HEP community discusses creation of a Software Foundation
A two-day workshop was held at CERN on April 3rd and 4th to discuss a new initiative for establishing a collaboration that would foster the further development of scientific software packages for use in HEP experimental programmes world-wide.
The response to the call for participation in this workshop exceeded all our expectations. The number of people registering for the event was 147; the CERN Council Chamber was full to capacity and more colleagues followed the meeting by Vidyo. Moreover there was excellent representation from all parts of the community, as measured by nationality, and with good participation by HEP labs and by universities. There was a lively discussion throughout the meeting; the goals of the initiative were clarified, issues connected to establishing a governance model were debated and a consensus started to emerge on how to proceed.
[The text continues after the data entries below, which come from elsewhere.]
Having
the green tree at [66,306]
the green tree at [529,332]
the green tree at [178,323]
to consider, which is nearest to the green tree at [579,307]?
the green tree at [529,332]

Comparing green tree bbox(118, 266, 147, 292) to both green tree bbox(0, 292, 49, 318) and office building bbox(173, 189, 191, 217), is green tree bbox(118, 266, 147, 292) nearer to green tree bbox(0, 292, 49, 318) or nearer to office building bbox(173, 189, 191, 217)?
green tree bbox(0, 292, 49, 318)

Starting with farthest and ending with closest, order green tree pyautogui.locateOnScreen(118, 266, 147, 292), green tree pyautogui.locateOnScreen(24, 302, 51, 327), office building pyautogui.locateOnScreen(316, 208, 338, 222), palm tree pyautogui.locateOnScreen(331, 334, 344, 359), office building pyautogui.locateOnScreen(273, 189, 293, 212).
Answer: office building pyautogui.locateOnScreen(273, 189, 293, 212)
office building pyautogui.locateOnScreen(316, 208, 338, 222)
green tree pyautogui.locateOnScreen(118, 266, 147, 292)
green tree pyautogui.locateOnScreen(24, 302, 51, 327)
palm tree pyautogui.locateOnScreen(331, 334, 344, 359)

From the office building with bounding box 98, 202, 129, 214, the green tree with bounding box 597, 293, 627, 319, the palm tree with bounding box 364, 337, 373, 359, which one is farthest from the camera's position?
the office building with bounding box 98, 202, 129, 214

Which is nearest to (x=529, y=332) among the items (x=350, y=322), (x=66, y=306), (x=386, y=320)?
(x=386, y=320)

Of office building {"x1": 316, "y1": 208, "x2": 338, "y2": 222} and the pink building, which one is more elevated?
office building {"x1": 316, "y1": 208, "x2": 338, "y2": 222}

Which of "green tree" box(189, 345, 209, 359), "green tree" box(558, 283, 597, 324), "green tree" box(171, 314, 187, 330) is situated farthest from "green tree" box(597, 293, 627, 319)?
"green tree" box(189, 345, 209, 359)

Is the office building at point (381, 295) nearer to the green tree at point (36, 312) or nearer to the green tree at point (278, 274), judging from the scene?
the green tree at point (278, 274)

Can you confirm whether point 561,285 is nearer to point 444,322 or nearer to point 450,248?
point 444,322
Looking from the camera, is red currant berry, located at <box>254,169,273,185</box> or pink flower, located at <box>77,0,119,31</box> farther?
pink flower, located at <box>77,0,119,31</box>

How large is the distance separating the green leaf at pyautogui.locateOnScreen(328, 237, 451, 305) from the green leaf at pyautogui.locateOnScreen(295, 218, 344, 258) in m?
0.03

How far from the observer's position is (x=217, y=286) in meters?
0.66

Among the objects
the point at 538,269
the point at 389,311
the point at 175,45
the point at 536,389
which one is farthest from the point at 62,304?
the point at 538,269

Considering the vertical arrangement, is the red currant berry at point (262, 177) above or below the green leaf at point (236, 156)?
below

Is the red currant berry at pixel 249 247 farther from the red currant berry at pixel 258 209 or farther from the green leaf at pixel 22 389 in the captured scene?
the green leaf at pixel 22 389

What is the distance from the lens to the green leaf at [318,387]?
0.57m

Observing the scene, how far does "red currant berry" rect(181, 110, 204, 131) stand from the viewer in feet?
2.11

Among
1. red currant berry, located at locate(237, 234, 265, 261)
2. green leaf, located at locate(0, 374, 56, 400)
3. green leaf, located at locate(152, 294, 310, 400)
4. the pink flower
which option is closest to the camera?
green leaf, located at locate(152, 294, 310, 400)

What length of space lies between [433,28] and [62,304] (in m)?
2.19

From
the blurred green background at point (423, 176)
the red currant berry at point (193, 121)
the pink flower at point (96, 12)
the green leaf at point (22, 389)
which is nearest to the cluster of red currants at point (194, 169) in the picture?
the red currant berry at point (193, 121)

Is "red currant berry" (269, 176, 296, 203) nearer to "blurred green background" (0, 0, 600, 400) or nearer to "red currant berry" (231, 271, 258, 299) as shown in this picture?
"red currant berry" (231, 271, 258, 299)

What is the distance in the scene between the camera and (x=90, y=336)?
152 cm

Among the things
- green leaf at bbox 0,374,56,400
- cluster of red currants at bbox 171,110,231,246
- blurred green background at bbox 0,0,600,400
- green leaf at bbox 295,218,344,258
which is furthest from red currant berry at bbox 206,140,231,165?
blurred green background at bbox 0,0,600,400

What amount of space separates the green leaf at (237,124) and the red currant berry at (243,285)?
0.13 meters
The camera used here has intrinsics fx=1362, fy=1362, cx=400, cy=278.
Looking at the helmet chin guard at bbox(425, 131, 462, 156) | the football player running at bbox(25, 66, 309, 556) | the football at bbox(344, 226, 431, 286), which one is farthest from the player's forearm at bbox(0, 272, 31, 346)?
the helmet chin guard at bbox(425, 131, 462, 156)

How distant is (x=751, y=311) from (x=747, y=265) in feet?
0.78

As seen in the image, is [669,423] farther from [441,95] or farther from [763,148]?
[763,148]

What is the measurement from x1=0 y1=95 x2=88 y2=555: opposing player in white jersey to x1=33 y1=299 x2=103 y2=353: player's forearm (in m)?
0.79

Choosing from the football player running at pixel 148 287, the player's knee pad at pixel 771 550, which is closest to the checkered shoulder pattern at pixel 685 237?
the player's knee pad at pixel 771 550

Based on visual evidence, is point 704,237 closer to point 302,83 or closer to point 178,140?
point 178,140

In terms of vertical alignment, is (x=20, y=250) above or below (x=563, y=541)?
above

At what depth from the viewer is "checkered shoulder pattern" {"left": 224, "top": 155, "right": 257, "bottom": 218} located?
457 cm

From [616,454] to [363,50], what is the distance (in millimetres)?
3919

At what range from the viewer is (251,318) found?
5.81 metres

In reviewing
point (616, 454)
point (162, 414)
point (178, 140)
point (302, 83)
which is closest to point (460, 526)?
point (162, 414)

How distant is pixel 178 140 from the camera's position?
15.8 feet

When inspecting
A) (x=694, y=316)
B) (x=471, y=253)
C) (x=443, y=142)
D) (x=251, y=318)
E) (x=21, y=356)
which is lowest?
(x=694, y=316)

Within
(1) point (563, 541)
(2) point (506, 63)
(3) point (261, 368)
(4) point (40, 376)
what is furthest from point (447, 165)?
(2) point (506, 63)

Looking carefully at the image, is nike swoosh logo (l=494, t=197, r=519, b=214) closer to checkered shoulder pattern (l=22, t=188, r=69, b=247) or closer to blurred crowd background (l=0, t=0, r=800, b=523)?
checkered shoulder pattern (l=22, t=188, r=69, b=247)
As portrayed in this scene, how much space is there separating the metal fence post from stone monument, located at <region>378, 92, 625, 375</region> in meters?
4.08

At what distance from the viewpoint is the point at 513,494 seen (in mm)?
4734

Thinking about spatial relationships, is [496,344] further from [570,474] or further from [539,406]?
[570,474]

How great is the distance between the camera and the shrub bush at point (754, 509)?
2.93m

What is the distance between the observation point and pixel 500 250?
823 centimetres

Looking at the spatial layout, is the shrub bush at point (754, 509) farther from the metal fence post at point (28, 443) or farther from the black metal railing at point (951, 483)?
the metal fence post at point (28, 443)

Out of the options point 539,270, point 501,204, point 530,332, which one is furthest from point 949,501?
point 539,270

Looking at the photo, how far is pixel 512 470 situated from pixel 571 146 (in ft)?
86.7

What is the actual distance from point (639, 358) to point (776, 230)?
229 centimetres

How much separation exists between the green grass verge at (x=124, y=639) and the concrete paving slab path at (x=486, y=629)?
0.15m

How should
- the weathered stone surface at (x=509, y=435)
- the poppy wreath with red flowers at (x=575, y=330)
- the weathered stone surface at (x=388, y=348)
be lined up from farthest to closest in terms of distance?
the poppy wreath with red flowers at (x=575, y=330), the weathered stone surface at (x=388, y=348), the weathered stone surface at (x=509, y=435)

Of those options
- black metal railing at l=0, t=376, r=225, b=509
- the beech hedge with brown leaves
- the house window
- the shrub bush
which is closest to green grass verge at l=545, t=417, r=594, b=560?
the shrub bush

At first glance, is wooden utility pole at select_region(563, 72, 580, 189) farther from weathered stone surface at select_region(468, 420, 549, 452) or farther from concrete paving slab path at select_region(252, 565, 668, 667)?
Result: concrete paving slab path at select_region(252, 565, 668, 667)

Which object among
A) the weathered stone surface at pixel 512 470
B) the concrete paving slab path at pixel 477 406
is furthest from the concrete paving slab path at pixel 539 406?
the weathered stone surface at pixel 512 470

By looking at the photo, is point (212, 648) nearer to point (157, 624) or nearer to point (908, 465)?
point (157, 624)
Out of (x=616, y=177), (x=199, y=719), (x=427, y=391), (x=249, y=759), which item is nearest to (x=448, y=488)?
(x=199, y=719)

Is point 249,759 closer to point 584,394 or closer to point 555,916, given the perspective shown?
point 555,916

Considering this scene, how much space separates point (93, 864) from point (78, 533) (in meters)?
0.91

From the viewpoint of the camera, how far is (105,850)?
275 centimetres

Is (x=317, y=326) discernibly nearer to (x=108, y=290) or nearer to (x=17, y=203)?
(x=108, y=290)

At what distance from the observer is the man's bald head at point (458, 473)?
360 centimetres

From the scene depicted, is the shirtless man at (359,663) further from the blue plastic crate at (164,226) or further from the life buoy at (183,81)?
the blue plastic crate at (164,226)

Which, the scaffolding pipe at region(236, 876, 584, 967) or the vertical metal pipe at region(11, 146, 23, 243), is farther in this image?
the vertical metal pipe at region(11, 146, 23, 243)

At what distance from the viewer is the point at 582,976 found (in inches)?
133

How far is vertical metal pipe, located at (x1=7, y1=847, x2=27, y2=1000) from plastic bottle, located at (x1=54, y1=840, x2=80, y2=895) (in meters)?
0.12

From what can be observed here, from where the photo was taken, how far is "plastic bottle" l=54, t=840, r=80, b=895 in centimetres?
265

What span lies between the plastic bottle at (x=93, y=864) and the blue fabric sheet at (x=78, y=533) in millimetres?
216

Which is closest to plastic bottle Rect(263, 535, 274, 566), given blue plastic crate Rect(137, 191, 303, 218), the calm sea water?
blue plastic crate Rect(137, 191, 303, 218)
It was agreed that the goals of the initiative can be summarised as follows:
- to better meet the rapidly growing needs for simulation, reconstruction and analysis of current and future HEP experiments;
- to enable the emergence of new projects that aim to adapt to new technologies, to improve the performance, to provide innovative capabilities and to reduce the maintenance effort;
- to further promote the maintenance and development of common software projects and thereby make the best use of available manpower and expertise;
- to enable potential new collaborators to become involved;
- to identify priorities and roadmaps;
- to promote collaboration with other scientific disciplines.
There was a lot of debate concerning the choice of governance model. Many comments suggested the need for a loosely coupled model of collaboration along the lines of a 'software foundation'. This has been successfully used in managing large open-source projects, the Apache foundation being quoted as a good example. It was therefore agreed to aim for creating such a foundation that would endorse projects that are widely adopted and which would have an incubator function for promoting new ideas that show promise for future widespread use.
A key aim of the 'foundation' would be to foster collaboration. Developers would publish their software under the umbrella of the ‘foundation’. In return their software would become more visible and interoperability with the other software packages would be verified. Sound engineering practices would be applied to ensure that portability, performance and other quality factors could be guaranteed. In the HEP context, a foundation could also provide resources for life-cycle tasks such as building, testing and deployment of software packages to the whole user community. As part of its normal activities, the 'foundation' would periodically review the status and progress made in each of its projects, to identify areas for improvement and to help ensure the confidence of the user community and funding agencies.
The meeting concluded with an invitation to delegates to prepare white paper(s) describing the key elements of a 'HEP Software Foundation' on a timescale of ~1 month. The white papers should cover topics that describe the goals, scope, development model, policies and governance model. The next step would be to work on a consensus paper that can form the basis for setting up a 'software foundation’ that can be discussed in a second workshop to be held some time in the fall 2014.